Виктор вытер кончик пера маленькой тряпочкой и, вновь мокнув её в туш, продолжил рисовать. Жажда творить и целеустремленность вновь охватили им. И преграды и трудности, казавшиеся непреодолимыми со стороны, устранялись каким-то трудноуловимым способом, быстро и искусно.
«Ах, если бы я так же использовал свои возможности…» – подумал про себя я, увлечённо глядя на творящего красоту. «О, как велико желание творить! И как же велик сам человек, несмотря на всю свою немощь!» – восклицал про себя я. И тут я неожиданно понял одну гениальную вещь. Точнее, не понял, а увидел. Я увидел, как простой, обыкновенный человек, в будничном понимании этого слова, превратился в прекрасное, великое существо, созданное Великим Творцом!
– Что? – спросил Виктор, как будто услышав мои мысли.
Я чуть растерялся, и на ходу вспомнил вопрос, который хотел задать ещё вначале беседы:
– Я хотел спросить, а как ты начал рисовать?

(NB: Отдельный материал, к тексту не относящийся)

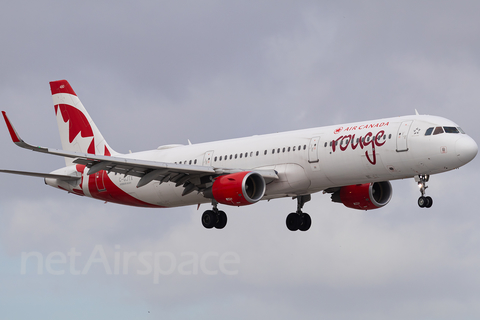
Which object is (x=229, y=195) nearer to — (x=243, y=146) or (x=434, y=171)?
(x=243, y=146)

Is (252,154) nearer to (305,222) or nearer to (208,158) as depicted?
(208,158)

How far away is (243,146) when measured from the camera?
45875 millimetres

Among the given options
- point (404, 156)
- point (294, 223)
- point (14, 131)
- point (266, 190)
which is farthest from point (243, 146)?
point (14, 131)

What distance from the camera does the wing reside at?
4212cm

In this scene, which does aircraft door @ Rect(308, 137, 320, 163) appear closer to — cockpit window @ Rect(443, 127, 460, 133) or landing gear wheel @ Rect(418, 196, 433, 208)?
landing gear wheel @ Rect(418, 196, 433, 208)

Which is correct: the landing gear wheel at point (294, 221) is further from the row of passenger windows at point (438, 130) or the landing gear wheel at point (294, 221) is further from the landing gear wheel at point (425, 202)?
the row of passenger windows at point (438, 130)

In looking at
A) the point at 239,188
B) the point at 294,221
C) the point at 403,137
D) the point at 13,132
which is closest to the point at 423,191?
the point at 403,137

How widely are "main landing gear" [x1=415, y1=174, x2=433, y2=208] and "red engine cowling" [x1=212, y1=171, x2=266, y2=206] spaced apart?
26.5ft

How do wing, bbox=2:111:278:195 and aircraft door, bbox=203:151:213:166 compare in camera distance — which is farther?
aircraft door, bbox=203:151:213:166

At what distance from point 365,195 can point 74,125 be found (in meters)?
20.6

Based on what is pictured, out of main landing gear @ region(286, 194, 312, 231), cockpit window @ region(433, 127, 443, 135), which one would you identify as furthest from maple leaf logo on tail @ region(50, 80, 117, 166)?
cockpit window @ region(433, 127, 443, 135)

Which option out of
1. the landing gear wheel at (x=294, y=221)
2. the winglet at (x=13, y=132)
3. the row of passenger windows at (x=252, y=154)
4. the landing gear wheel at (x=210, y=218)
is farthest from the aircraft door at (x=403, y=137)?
the winglet at (x=13, y=132)

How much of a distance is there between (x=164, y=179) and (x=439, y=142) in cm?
1535

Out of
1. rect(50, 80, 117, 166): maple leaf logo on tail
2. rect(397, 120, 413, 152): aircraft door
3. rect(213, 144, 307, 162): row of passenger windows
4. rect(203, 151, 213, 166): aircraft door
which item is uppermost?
rect(50, 80, 117, 166): maple leaf logo on tail
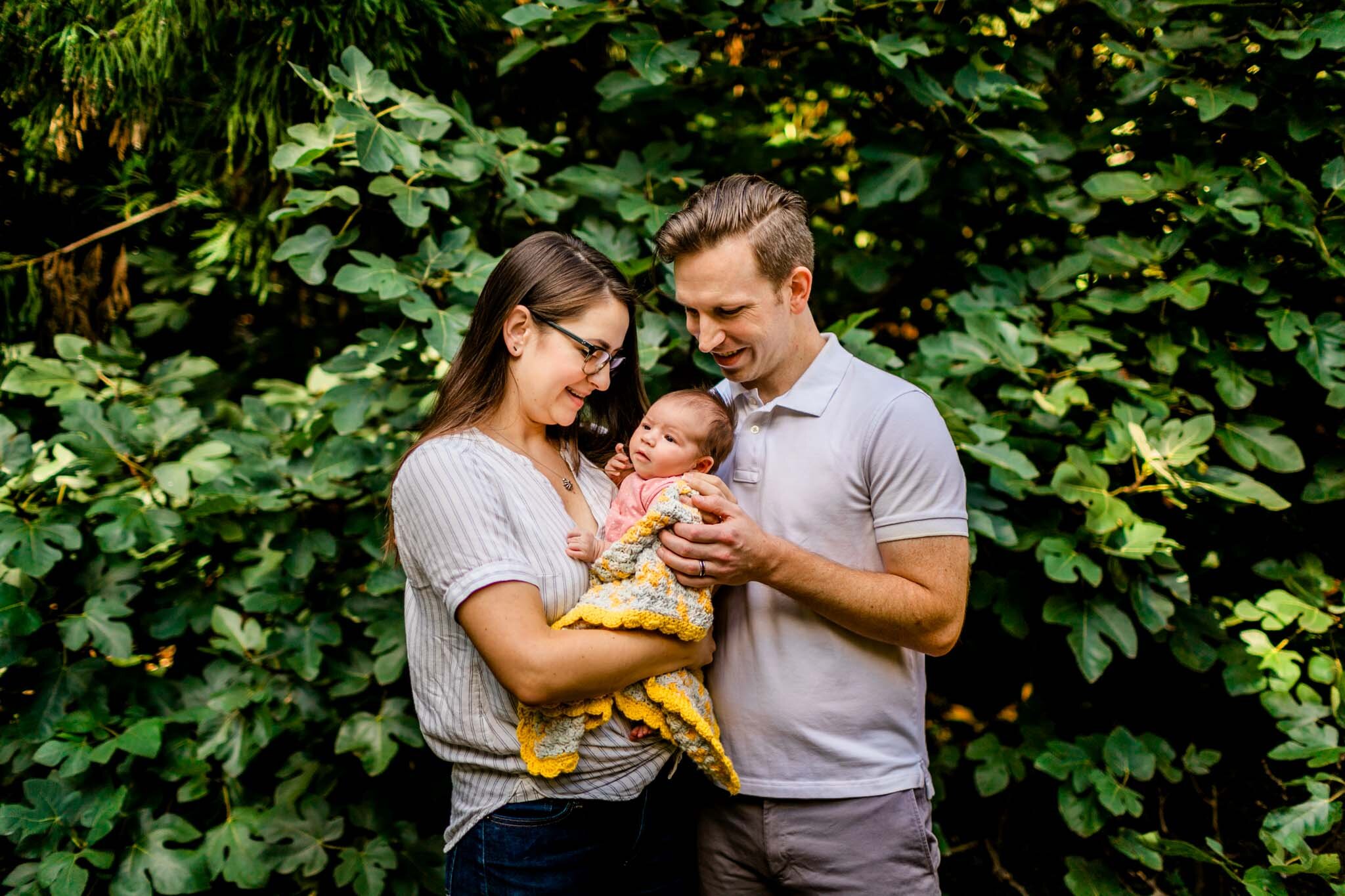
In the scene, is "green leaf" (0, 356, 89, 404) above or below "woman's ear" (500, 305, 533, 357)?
below

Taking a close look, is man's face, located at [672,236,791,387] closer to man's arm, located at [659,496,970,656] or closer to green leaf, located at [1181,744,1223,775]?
man's arm, located at [659,496,970,656]

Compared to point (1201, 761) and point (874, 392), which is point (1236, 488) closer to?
point (1201, 761)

– Потихоньку, – начал рассказывать Виктор, не отрываясь от работы. – Ещё когда я учился в школе, учитель рисования отмечал моё стремление и умение рисовать. Помимо школьной программы, я рисовал в свободное время. Чисто для себя. Учитель давал мне много новых знаний, и это мне было интересно. Постепенно я узнавал о законах композиции, перспективе и светотени. Потом, после окончания школы, я остался не у дел. Для меня наступил период поиска. Я стал много читать, познавать философию, искусство и различные религии. А однажды увлёкся разгадыванием кроссвордов. Это занятие мне настолько понравилось, что я стал не только разгадывать их, но и составлять сам. При этом нужно было уметь не только составить кроссворд, но ещё и правильно и чётко начертить кроссвордную сетку. Отдав этому два года, я приобрёл первые навыки работы с пером и тушью.
– А потом?
– А потом я познакомился с Александром Насекиным. По телефону. И из первого нашего разговора выяснилось, что у нас много общего. И не только диагноз, но и стремление творить, что крепко сблизило нас. Александр уже тогда имел достаточный опыт как художник и был известен не только в Чувашии, но и за её пределами. Мы стали часто звонить друг другу. И это общение было полезным и ценным для меня. Разговаривая на различные темы, а главным образом об изобразительном искусстве, я получал помимо знаний и наставлений огромный приток вдохновения и желания творить что-то новое и прекрасное. Это был тот новый духовный мир, которого мне раньше не хватало.
– А что значило для тебя рисовать тогда, что – сейчас?
– Раньше я рисовал время от времени и большей частью для удовлетворения своего детского желания. Я был свободен от правил и законов изобразительного искусства, рисовал легко и непринуждённо, опираясь лишь на свою интуицию. Сейчас я рисую более осознанно и в рамках общепринятых законов. И сейчас для меня рисовать – значит реализовывать себя и выражать своё понимание мира.
– А что важнее: детская свобода или рамки законов?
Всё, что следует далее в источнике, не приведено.